Corporations and their directors and officers face an increased risk of being sued by the Securities and Exchange Commission for aiding and abetting the frauds of other companies, the SEC’s former enforcement chief says.
To be sure, the chances of Congress boosting plaintiffs’ ability to sue on such grounds have dimmed with the loss of a Democratic supermajority in the Senate. But a newly aggressive SEC under chairman Mary Schapiro is likely to pursue aiding-and-abetting actions vigorously, according to Linda Chatman Thomsen, the head of the commission’s enforcement division from 2005 to 2009.
“Regardless of what changes legislatively,” she said at a D&O liability conference in New York last Wednesday, “I would not be surprised, under the appropriate circumstances, to see this commission pushing on aiding and abetting.” In contrast, under previous chairman Christopher Cox there was “pushback” at the SEC against the notion of bringing actions against a broadening scope of companies under the theory, she said.

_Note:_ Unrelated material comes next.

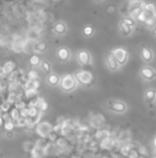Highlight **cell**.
I'll return each instance as SVG.
<instances>
[{"label":"cell","mask_w":156,"mask_h":158,"mask_svg":"<svg viewBox=\"0 0 156 158\" xmlns=\"http://www.w3.org/2000/svg\"><path fill=\"white\" fill-rule=\"evenodd\" d=\"M60 85H61V88L64 92H71V90H75V87L77 85V81L75 76L72 75V74H65L60 80Z\"/></svg>","instance_id":"1"},{"label":"cell","mask_w":156,"mask_h":158,"mask_svg":"<svg viewBox=\"0 0 156 158\" xmlns=\"http://www.w3.org/2000/svg\"><path fill=\"white\" fill-rule=\"evenodd\" d=\"M111 54L113 55V57L115 58V60L118 61V64L120 66H123V65L126 64L127 58H128V53L125 48L123 47H118L115 48V50L111 52Z\"/></svg>","instance_id":"2"},{"label":"cell","mask_w":156,"mask_h":158,"mask_svg":"<svg viewBox=\"0 0 156 158\" xmlns=\"http://www.w3.org/2000/svg\"><path fill=\"white\" fill-rule=\"evenodd\" d=\"M75 79L77 82H79L82 85H89L93 80V76L88 71H78L75 73Z\"/></svg>","instance_id":"3"},{"label":"cell","mask_w":156,"mask_h":158,"mask_svg":"<svg viewBox=\"0 0 156 158\" xmlns=\"http://www.w3.org/2000/svg\"><path fill=\"white\" fill-rule=\"evenodd\" d=\"M51 130H52L51 125H50L49 123H46V121L40 123V124H38V127H36V132L43 138L49 135V133L51 132Z\"/></svg>","instance_id":"4"},{"label":"cell","mask_w":156,"mask_h":158,"mask_svg":"<svg viewBox=\"0 0 156 158\" xmlns=\"http://www.w3.org/2000/svg\"><path fill=\"white\" fill-rule=\"evenodd\" d=\"M77 59H78V61H79L81 65H84V66H88V65L91 64L90 53H89L88 51H85V50L79 51L78 54H77Z\"/></svg>","instance_id":"5"},{"label":"cell","mask_w":156,"mask_h":158,"mask_svg":"<svg viewBox=\"0 0 156 158\" xmlns=\"http://www.w3.org/2000/svg\"><path fill=\"white\" fill-rule=\"evenodd\" d=\"M140 74L143 79H145L148 81H151L156 78V71L153 68H151V67H143L141 69Z\"/></svg>","instance_id":"6"},{"label":"cell","mask_w":156,"mask_h":158,"mask_svg":"<svg viewBox=\"0 0 156 158\" xmlns=\"http://www.w3.org/2000/svg\"><path fill=\"white\" fill-rule=\"evenodd\" d=\"M54 31L58 36H64V34L68 32V26L63 22H58V23L55 24Z\"/></svg>","instance_id":"7"},{"label":"cell","mask_w":156,"mask_h":158,"mask_svg":"<svg viewBox=\"0 0 156 158\" xmlns=\"http://www.w3.org/2000/svg\"><path fill=\"white\" fill-rule=\"evenodd\" d=\"M107 66H108V68L110 69V70H112V71H115V70H118L119 67H120V65L118 64V61L115 60V58L113 57L112 54H109L108 56H107Z\"/></svg>","instance_id":"8"},{"label":"cell","mask_w":156,"mask_h":158,"mask_svg":"<svg viewBox=\"0 0 156 158\" xmlns=\"http://www.w3.org/2000/svg\"><path fill=\"white\" fill-rule=\"evenodd\" d=\"M111 109L117 113H124L126 111V104L122 101H115L112 102Z\"/></svg>","instance_id":"9"},{"label":"cell","mask_w":156,"mask_h":158,"mask_svg":"<svg viewBox=\"0 0 156 158\" xmlns=\"http://www.w3.org/2000/svg\"><path fill=\"white\" fill-rule=\"evenodd\" d=\"M71 57V53L70 51L66 47H61L58 50V58L62 61H68Z\"/></svg>","instance_id":"10"},{"label":"cell","mask_w":156,"mask_h":158,"mask_svg":"<svg viewBox=\"0 0 156 158\" xmlns=\"http://www.w3.org/2000/svg\"><path fill=\"white\" fill-rule=\"evenodd\" d=\"M140 54H141V58H142L145 62H150L153 59V52H152L149 47H142Z\"/></svg>","instance_id":"11"},{"label":"cell","mask_w":156,"mask_h":158,"mask_svg":"<svg viewBox=\"0 0 156 158\" xmlns=\"http://www.w3.org/2000/svg\"><path fill=\"white\" fill-rule=\"evenodd\" d=\"M24 90H29V88H33V90H38L40 87V82L38 80H27L23 84Z\"/></svg>","instance_id":"12"},{"label":"cell","mask_w":156,"mask_h":158,"mask_svg":"<svg viewBox=\"0 0 156 158\" xmlns=\"http://www.w3.org/2000/svg\"><path fill=\"white\" fill-rule=\"evenodd\" d=\"M119 27H120L121 33H122L123 36H124V37H128L129 34L131 33V31H133V27H131V26H128L127 24H125L123 21L120 23Z\"/></svg>","instance_id":"13"},{"label":"cell","mask_w":156,"mask_h":158,"mask_svg":"<svg viewBox=\"0 0 156 158\" xmlns=\"http://www.w3.org/2000/svg\"><path fill=\"white\" fill-rule=\"evenodd\" d=\"M143 0H129L128 1V12L135 9H140L143 5Z\"/></svg>","instance_id":"14"},{"label":"cell","mask_w":156,"mask_h":158,"mask_svg":"<svg viewBox=\"0 0 156 158\" xmlns=\"http://www.w3.org/2000/svg\"><path fill=\"white\" fill-rule=\"evenodd\" d=\"M15 67H16L15 62L12 61V60H9V61H7L2 66V70H3V72H5V73L8 75L9 73H11L12 71H14V70H15Z\"/></svg>","instance_id":"15"},{"label":"cell","mask_w":156,"mask_h":158,"mask_svg":"<svg viewBox=\"0 0 156 158\" xmlns=\"http://www.w3.org/2000/svg\"><path fill=\"white\" fill-rule=\"evenodd\" d=\"M153 14L154 13H150V12H147V11H144V10H142V11L139 13V15L137 16V19H136L139 22H141V23H145L150 17L153 16Z\"/></svg>","instance_id":"16"},{"label":"cell","mask_w":156,"mask_h":158,"mask_svg":"<svg viewBox=\"0 0 156 158\" xmlns=\"http://www.w3.org/2000/svg\"><path fill=\"white\" fill-rule=\"evenodd\" d=\"M60 80H61V79H60L59 75H58V74H56V73L49 74V75H48V78H47L48 84L51 85V86H57V85L60 83Z\"/></svg>","instance_id":"17"},{"label":"cell","mask_w":156,"mask_h":158,"mask_svg":"<svg viewBox=\"0 0 156 158\" xmlns=\"http://www.w3.org/2000/svg\"><path fill=\"white\" fill-rule=\"evenodd\" d=\"M47 43L46 42H38V43L34 45L33 50L35 52H38V53H44L46 50H47Z\"/></svg>","instance_id":"18"},{"label":"cell","mask_w":156,"mask_h":158,"mask_svg":"<svg viewBox=\"0 0 156 158\" xmlns=\"http://www.w3.org/2000/svg\"><path fill=\"white\" fill-rule=\"evenodd\" d=\"M156 98V90H148L145 92V99L148 102H152Z\"/></svg>","instance_id":"19"},{"label":"cell","mask_w":156,"mask_h":158,"mask_svg":"<svg viewBox=\"0 0 156 158\" xmlns=\"http://www.w3.org/2000/svg\"><path fill=\"white\" fill-rule=\"evenodd\" d=\"M24 95L26 98L32 99L38 95V90H33V88H29V90H24Z\"/></svg>","instance_id":"20"},{"label":"cell","mask_w":156,"mask_h":158,"mask_svg":"<svg viewBox=\"0 0 156 158\" xmlns=\"http://www.w3.org/2000/svg\"><path fill=\"white\" fill-rule=\"evenodd\" d=\"M11 105H12V103H10L8 100L2 101V102L0 103V111L3 113L9 112V110L11 109Z\"/></svg>","instance_id":"21"},{"label":"cell","mask_w":156,"mask_h":158,"mask_svg":"<svg viewBox=\"0 0 156 158\" xmlns=\"http://www.w3.org/2000/svg\"><path fill=\"white\" fill-rule=\"evenodd\" d=\"M142 10L147 12H150V13H154L156 11V8L154 3H143L142 5Z\"/></svg>","instance_id":"22"},{"label":"cell","mask_w":156,"mask_h":158,"mask_svg":"<svg viewBox=\"0 0 156 158\" xmlns=\"http://www.w3.org/2000/svg\"><path fill=\"white\" fill-rule=\"evenodd\" d=\"M10 116H11V119L13 121H17V119L21 117V114H19V110H18V109H16L15 107H14V109H12L11 113H10Z\"/></svg>","instance_id":"23"},{"label":"cell","mask_w":156,"mask_h":158,"mask_svg":"<svg viewBox=\"0 0 156 158\" xmlns=\"http://www.w3.org/2000/svg\"><path fill=\"white\" fill-rule=\"evenodd\" d=\"M40 64H41V59H40V57H38V55H32L31 57H30V65H31V66L36 67Z\"/></svg>","instance_id":"24"},{"label":"cell","mask_w":156,"mask_h":158,"mask_svg":"<svg viewBox=\"0 0 156 158\" xmlns=\"http://www.w3.org/2000/svg\"><path fill=\"white\" fill-rule=\"evenodd\" d=\"M41 67L44 70V72H46V73H49V72L51 71V66H50L49 62L46 61V60H44V61L41 62Z\"/></svg>","instance_id":"25"},{"label":"cell","mask_w":156,"mask_h":158,"mask_svg":"<svg viewBox=\"0 0 156 158\" xmlns=\"http://www.w3.org/2000/svg\"><path fill=\"white\" fill-rule=\"evenodd\" d=\"M38 73L35 70H30L27 74V80H38Z\"/></svg>","instance_id":"26"},{"label":"cell","mask_w":156,"mask_h":158,"mask_svg":"<svg viewBox=\"0 0 156 158\" xmlns=\"http://www.w3.org/2000/svg\"><path fill=\"white\" fill-rule=\"evenodd\" d=\"M14 107H15L16 109H18V110H21V109L26 108L27 105H26L25 101H23L22 99H17V100L15 101V103H14Z\"/></svg>","instance_id":"27"},{"label":"cell","mask_w":156,"mask_h":158,"mask_svg":"<svg viewBox=\"0 0 156 158\" xmlns=\"http://www.w3.org/2000/svg\"><path fill=\"white\" fill-rule=\"evenodd\" d=\"M3 124H5V129L7 131H12V130H13L14 127H15V125H14V121H12V119H11V121H5Z\"/></svg>","instance_id":"28"},{"label":"cell","mask_w":156,"mask_h":158,"mask_svg":"<svg viewBox=\"0 0 156 158\" xmlns=\"http://www.w3.org/2000/svg\"><path fill=\"white\" fill-rule=\"evenodd\" d=\"M93 31H94V30H93V27L90 25L86 26V27L84 28V34L86 37H91L93 34Z\"/></svg>","instance_id":"29"},{"label":"cell","mask_w":156,"mask_h":158,"mask_svg":"<svg viewBox=\"0 0 156 158\" xmlns=\"http://www.w3.org/2000/svg\"><path fill=\"white\" fill-rule=\"evenodd\" d=\"M14 125L17 127H25L26 126V118L25 117H19L17 121H14Z\"/></svg>","instance_id":"30"},{"label":"cell","mask_w":156,"mask_h":158,"mask_svg":"<svg viewBox=\"0 0 156 158\" xmlns=\"http://www.w3.org/2000/svg\"><path fill=\"white\" fill-rule=\"evenodd\" d=\"M142 11V8H140V9H135L133 10V11H129V15H131V19H134L136 21V19H137V16L139 15V13Z\"/></svg>","instance_id":"31"},{"label":"cell","mask_w":156,"mask_h":158,"mask_svg":"<svg viewBox=\"0 0 156 158\" xmlns=\"http://www.w3.org/2000/svg\"><path fill=\"white\" fill-rule=\"evenodd\" d=\"M47 108H48L47 102H46V101H44V100H42L41 102H40V104H38V109L41 111V112H44V111H46V110H47Z\"/></svg>","instance_id":"32"},{"label":"cell","mask_w":156,"mask_h":158,"mask_svg":"<svg viewBox=\"0 0 156 158\" xmlns=\"http://www.w3.org/2000/svg\"><path fill=\"white\" fill-rule=\"evenodd\" d=\"M123 22H124L125 24H127L128 26H131V27H134L136 24L135 19H131V17H124V19H123Z\"/></svg>","instance_id":"33"},{"label":"cell","mask_w":156,"mask_h":158,"mask_svg":"<svg viewBox=\"0 0 156 158\" xmlns=\"http://www.w3.org/2000/svg\"><path fill=\"white\" fill-rule=\"evenodd\" d=\"M3 123H5V121H3V119H2V117H1V116H0V127H1V126H2V125H3Z\"/></svg>","instance_id":"34"},{"label":"cell","mask_w":156,"mask_h":158,"mask_svg":"<svg viewBox=\"0 0 156 158\" xmlns=\"http://www.w3.org/2000/svg\"><path fill=\"white\" fill-rule=\"evenodd\" d=\"M153 34L156 36V27H154V29H153Z\"/></svg>","instance_id":"35"},{"label":"cell","mask_w":156,"mask_h":158,"mask_svg":"<svg viewBox=\"0 0 156 158\" xmlns=\"http://www.w3.org/2000/svg\"><path fill=\"white\" fill-rule=\"evenodd\" d=\"M153 16H154V19H156V11L154 12V14H153Z\"/></svg>","instance_id":"36"},{"label":"cell","mask_w":156,"mask_h":158,"mask_svg":"<svg viewBox=\"0 0 156 158\" xmlns=\"http://www.w3.org/2000/svg\"><path fill=\"white\" fill-rule=\"evenodd\" d=\"M154 145H155V147H156V138H155V140H154Z\"/></svg>","instance_id":"37"},{"label":"cell","mask_w":156,"mask_h":158,"mask_svg":"<svg viewBox=\"0 0 156 158\" xmlns=\"http://www.w3.org/2000/svg\"><path fill=\"white\" fill-rule=\"evenodd\" d=\"M95 1H97V2H101V1H103V0H95Z\"/></svg>","instance_id":"38"},{"label":"cell","mask_w":156,"mask_h":158,"mask_svg":"<svg viewBox=\"0 0 156 158\" xmlns=\"http://www.w3.org/2000/svg\"><path fill=\"white\" fill-rule=\"evenodd\" d=\"M155 155H156V149H155Z\"/></svg>","instance_id":"39"}]
</instances>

In July 2009, Sen. Arlen Specter introduced a bill that would amend the U.S. Securities Exchange Act of 1934 “to subject to liability in a private civil action any person that knowingly or recklessly provides substantial assistance to another person (aids and abets)” in the commission of a fraud. If enacted, the bill would greatly expand the number of parties that could be found in violation of securities laws and could make business partnering riskier, observers say.
Such a law became necessary to would-be plaintiffs when the U.S. Supreme Court, in its January 2008 Stoneridge Investment Partners v. Scientific Atlanta decision, threw out the use of the notion of “scheme liability” in shareholder suits against alleged aiders and abettors.
SEC Rule 10b-5, codified under the 1934 act, formed the basis for scheme liability. The rule made it unlawful to “employ any device, scheme, or artifice to defraud.” Employing that theory, the commission has pursued, with varying degrees of intensity over the years, “secondary” actors in frauds: companies that have helped “primary” players cook the books, for example.
At the conference, Thomsen, now a partner in the law firm Davis Polk & Wardwell, recalled her use of the theory in cases the commission brought against Citigroup, JPMorgan Chase, and Merrill Lynch for aiding and abetting in Enron misdeeds. Acknowledging her “distinct bias here,” she went on to assert that “some of the best Enron-related cases were the cases against the banks [that] were brought on aiding-and-abetting theories. I think they probably pushed the envelope — but they pushed the envelope appropriately.”